Calado hasta los huesos, con el negro capote al viento de la noche,
tenía el aspecto fantasmal de una parca
anunciadora de la muerte. Al llegar al chozo del fiel en Casa Alta abrió a patadas el cancelón sin descabalgar; ladraban los
perros enloquecidos, y ya era una sombra
lejana cuando Curro el Fiel apareció en el portillo de la choza, todo
calzones, enseñando sus patitas de espulgabuey y levantando un farol de aceite:
“cagoenlaleshequemamaoyentolosmuertosdaquercabronasohijolagranputaquemadespertaosindesirmenisiquierabuenasnoshes”.

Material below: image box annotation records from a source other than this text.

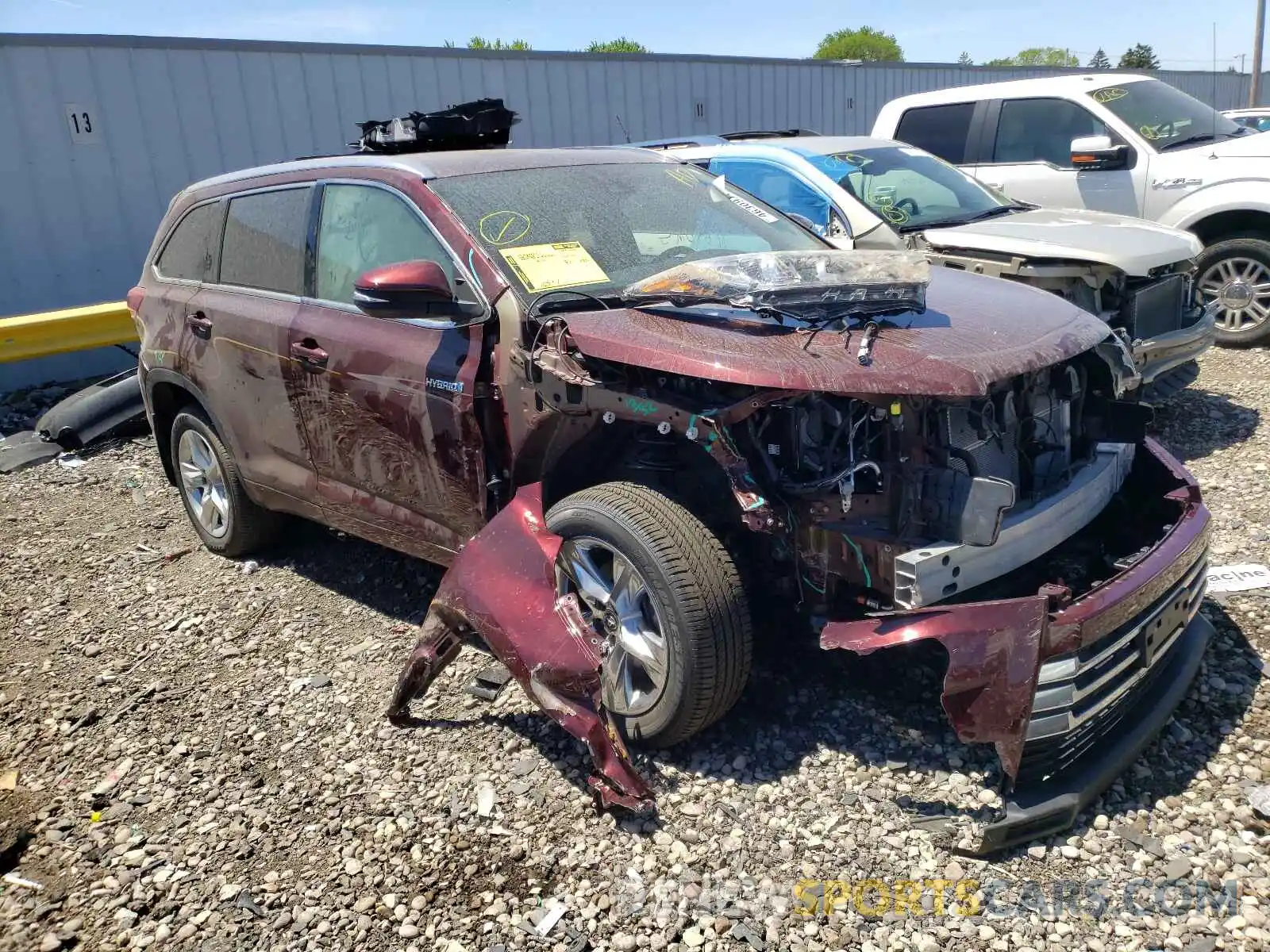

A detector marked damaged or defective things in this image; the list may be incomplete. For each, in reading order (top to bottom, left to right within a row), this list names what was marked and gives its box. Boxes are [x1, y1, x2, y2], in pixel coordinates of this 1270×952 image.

detached side mirror [1067, 135, 1124, 170]
detached side mirror [354, 260, 479, 327]
crumpled hood [556, 268, 1111, 398]
crumpled hood [921, 205, 1200, 271]
damaged toyota highlander [129, 145, 1213, 850]
detached front bumper [826, 441, 1213, 850]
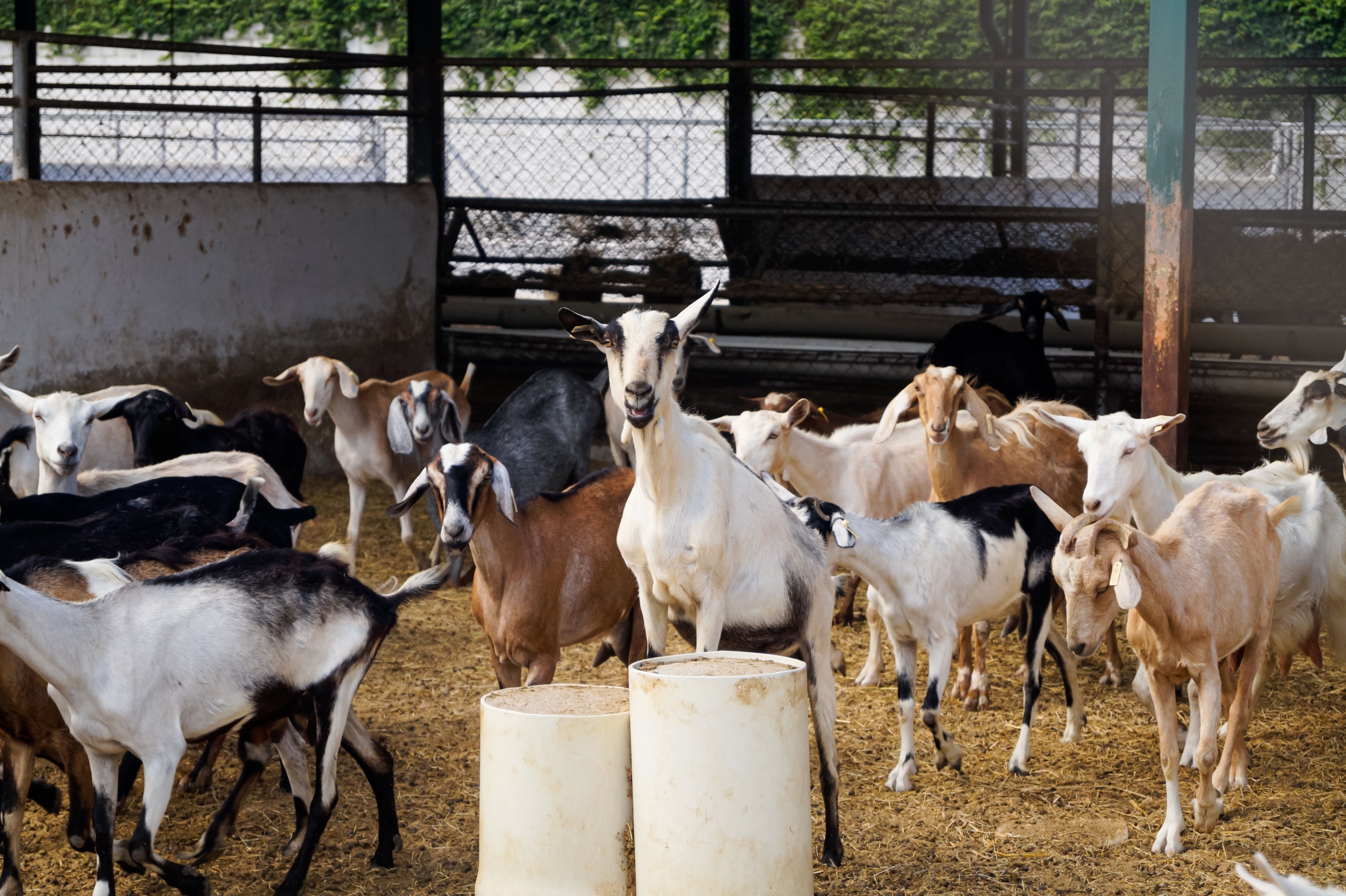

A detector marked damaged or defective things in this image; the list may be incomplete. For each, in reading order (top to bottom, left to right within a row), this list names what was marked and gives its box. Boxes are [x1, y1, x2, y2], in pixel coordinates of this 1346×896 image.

rusty metal post [11, 0, 40, 180]
rusty metal post [925, 102, 934, 179]
rusty metal post [1094, 70, 1110, 416]
rusty metal post [1144, 0, 1195, 469]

Cerró el pesado cancelón y tranquilizó a los
perros a voces y blasfemias regresando a la choza empapado y tiritando.
Manoli la Coriana
lo fue a buscar al lupanar de la
Alameda con la fea cara descompuesta esgrimiendo un
telegrama. Se quitó las dos furcias de encima
y palideció cuando el maricón le explicó lo que decía aquel papel que no
entendía y que sujetaba entre los dedos temblorosos. Llegaron corriendo hasta
la casa de la calle de la Muela
bajo una lluvia intensa, ensilló la jaca y buscó el Puente de Triana cuando los
vencejos cazaban los primeros insectos del atardecer y midiendo las fuerzas del
poderoso animal y para que soportara el viaje lo fue animando con palabras y
gestos mientras se tragó unas lágrimas que incontenibles le pinchaban en los
ojos.
Cuando al fin llegó a la
Veta de Senda, abrió también sin descabalgar la cancela de
alambres del cerrado de La
Abundancia enfilando
el camino menos embarrado del cortijo.
Algunas cogujadas se espantaron bajo las pisadas de la jaca y levantaron
el vuelo empapadas y los mastines amarrados en las puertas del caserío
comenzaron a ladrar roncos, terribles, coreados por los bulldogs de las
perreras de los toriles. En el patio del cortijo los galgos y los podencos del Espartero ululaban siniestros.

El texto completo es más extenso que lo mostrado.